It can't have been that good of a decision, judging from the list of terror attacks they were responsible for, as can be seen in my earlier post. What I'm saying is that before making a decision of foreign policy, it would be useful to take a look at possible consequences of our actions. If we had, maybe we wouldn't have had all of the problems we've had in Iraq, Iran, Afghanistan, Chile, etc. etc. etc.

By the way, if you are going to correct my spelling, at least spell the word right yourself. Moujahedeen.
It was a fine decision considering the time and circumstance. The Domino Theory had played out across Indochina and seemed to be gaining momentum in Africa.
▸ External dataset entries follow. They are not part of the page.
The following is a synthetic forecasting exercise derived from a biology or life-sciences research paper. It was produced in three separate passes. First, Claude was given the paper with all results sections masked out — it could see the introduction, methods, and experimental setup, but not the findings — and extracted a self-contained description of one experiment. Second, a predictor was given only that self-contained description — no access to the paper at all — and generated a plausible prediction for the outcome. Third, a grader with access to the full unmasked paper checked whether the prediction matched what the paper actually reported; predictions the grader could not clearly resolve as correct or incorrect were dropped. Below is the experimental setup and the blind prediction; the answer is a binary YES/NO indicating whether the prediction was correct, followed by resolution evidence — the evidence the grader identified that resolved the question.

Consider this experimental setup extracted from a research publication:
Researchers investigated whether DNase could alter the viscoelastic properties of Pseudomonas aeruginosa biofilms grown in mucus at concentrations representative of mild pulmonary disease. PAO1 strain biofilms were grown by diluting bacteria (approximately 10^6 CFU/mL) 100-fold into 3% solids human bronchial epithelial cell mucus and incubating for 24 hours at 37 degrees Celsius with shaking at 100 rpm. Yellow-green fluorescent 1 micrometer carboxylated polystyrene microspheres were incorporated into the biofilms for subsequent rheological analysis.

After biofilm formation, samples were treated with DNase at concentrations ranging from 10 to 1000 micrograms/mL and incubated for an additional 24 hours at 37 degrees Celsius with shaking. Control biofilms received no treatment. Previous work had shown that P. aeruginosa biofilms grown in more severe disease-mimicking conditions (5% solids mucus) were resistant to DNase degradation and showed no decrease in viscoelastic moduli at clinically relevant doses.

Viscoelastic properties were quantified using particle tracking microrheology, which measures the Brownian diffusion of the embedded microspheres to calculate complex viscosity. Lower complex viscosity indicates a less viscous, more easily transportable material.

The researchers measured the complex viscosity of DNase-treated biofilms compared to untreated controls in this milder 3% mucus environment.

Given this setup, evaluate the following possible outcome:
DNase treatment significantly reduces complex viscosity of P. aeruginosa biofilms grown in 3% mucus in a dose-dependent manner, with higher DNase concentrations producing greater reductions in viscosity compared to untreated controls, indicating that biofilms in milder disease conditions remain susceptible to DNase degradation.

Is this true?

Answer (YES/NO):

As Vympel suggested, we acted on fears of Moscow’s attempting to achieve the ever-elusive warm-water Persian Gulf foothold.

How could anybody have told you in 1980 that the result of support for Afghani rebels would be a fundamentalist theocracy willing to specifically support anti-American terrorists?

We only had “problems” in Iraq after 1991. Until then, Hussein had been a more or less solid investment.

The potential for something good to come of support for the Shah outweighed the potential for his overthrow and the rise to power of Islamofascism.

Pinochet was an attractive leader because South America in his day was awash with Socialist sympathies.

Afghanistan was, as with Iraq, a good investment considering the time and place.